TEXT SHOWN:
•••
(The title of this post was taken from a section of Inge Bolin’s book Rituals of Respect: The Secret of Survival in the High Peruvian Andes).
My post Yin/Yang of the Andes laid out the basic principles of the ‘complementarity of opposites’, a concept that is fundamental to the Andean Cosmovision (as well as to Taoism). In the post Warmi-Qhari I examined how the complementarity of opposites informs the relationship between women and men in the Andes. In this post I would like to take a look at how the complementarity of opposites informs the relationships between the indigenous communities in the Andes. The information comes from the beautiful and insightful writings of the anthropologists Inge Bolin and Catherine Allen, and it also passes my personal test of generally fitting what I have witnessed (without explanation) in my own travels in Peru. At the end of this post I provide the page numbers of the relevant sections of their books so that you can peruse their original material yourself to get a richer picture.
A good place to start is with the Andean festival of Pukllay. Pukllay is held in the Andes in February over a period of eight days. After the Spanish arrived the festival was incorporated into the Catholic celebration of Carnival but it still contains strong connections to its pre-conquest roots. Pukllay is a time of singing and dancing, ‘Women dance with bundles of maize, grain, and fruit in their shawls. Young mothers bundle in their infants as well, who bounce wide-eyed above the maternal twirling and stamping. Sometimes, women and men form two choirs to sing back and forth’ (Allen, page 155). The festival is also a time of ‘whipping dances’, teasing, and love making, a time when the people are released from their traditional restraints and can do and express what cannot be done or expressed at other times. Pukllay also used to be the time of ritual battles (‘Yawar Mayu’–river of blood) between neighboring communities.
•••
GIVEN DATA:
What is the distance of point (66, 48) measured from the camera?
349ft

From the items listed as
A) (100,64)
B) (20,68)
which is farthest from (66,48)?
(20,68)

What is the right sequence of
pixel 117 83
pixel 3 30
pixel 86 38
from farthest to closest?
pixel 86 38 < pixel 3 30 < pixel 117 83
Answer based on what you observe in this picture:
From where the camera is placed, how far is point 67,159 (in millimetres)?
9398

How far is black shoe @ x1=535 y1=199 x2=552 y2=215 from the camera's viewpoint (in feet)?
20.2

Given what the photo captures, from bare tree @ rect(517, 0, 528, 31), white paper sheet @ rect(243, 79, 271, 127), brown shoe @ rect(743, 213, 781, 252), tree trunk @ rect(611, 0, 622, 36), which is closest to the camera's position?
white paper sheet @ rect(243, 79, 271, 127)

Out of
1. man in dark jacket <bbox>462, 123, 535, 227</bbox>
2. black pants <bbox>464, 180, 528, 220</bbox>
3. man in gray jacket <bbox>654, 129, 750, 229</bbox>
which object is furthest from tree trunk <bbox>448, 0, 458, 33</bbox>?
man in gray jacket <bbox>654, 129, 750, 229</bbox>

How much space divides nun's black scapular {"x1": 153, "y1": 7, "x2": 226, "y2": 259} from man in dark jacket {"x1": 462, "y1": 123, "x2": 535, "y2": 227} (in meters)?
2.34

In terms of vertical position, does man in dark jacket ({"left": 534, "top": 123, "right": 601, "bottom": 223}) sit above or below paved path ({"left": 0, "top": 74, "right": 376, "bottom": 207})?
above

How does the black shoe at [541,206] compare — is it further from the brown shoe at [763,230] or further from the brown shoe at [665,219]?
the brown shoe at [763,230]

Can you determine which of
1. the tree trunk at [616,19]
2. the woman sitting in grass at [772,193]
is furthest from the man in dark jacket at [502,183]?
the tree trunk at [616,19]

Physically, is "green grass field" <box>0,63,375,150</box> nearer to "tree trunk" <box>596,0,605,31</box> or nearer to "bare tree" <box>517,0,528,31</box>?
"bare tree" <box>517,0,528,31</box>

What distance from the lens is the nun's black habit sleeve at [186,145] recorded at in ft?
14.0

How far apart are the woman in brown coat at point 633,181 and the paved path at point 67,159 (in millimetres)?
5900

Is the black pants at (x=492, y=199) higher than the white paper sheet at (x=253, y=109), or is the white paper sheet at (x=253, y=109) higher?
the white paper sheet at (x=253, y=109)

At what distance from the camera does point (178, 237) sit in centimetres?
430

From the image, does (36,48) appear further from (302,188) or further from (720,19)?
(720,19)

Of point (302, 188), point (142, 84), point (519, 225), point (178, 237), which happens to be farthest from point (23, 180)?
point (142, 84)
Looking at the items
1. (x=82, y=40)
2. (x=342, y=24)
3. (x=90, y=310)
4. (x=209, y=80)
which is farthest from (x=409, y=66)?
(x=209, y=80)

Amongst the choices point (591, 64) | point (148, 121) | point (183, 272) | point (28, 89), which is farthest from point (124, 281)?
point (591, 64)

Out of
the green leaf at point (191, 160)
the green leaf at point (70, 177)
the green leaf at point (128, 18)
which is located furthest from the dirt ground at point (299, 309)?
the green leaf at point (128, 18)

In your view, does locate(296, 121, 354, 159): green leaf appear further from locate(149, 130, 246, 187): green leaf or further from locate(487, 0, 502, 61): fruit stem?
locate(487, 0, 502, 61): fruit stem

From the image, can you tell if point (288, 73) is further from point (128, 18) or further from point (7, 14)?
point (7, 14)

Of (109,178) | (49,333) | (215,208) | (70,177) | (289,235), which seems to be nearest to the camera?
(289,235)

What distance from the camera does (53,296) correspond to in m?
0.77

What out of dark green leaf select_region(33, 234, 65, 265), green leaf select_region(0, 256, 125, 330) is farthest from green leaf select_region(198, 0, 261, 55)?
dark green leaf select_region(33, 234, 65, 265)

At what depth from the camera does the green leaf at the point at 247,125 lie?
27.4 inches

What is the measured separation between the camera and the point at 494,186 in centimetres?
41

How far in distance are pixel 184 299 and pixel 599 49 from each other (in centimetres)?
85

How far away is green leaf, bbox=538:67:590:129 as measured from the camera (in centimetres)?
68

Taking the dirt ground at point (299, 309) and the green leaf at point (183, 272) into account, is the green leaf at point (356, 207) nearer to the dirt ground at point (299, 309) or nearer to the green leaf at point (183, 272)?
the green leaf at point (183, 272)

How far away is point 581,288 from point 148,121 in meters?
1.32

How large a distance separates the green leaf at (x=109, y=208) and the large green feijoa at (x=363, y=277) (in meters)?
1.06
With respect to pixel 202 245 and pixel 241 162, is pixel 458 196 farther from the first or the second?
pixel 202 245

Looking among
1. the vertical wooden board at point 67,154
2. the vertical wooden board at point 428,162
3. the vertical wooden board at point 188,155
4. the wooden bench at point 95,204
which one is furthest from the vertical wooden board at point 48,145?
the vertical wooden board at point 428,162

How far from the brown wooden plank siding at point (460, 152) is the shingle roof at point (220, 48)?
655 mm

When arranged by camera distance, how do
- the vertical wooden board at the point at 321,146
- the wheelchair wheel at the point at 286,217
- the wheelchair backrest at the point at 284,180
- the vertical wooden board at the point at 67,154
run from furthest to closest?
•••
PROMPT A:
Answer these questions from the post on Andean communities:
(i) Over how many days is Pukllay held?
(ii) Which two anthropologists' writings supply the information in the post?
(iii) In which post did the writer examine the relationship between women and men in the Andes?
PROMPT B: Locate each line of the records that contains the word "appear", and copy those lines.
The text and the records have nothing to do with each other.

COMPLETE OUTPUT A:
(i) Eight days.
(ii) Inge Bolin and Catherine Allen.
(iii) Warmi-Qhari.

COMPLETE OUTPUT B:
From the image, does (36,48) appear further from (302,188) or further from (720,19)?
In your view, does locate(296, 121, 354, 159): green leaf appear further from locate(149, 130, 246, 187): green leaf or further from locate(487, 0, 502, 61): fruit stem?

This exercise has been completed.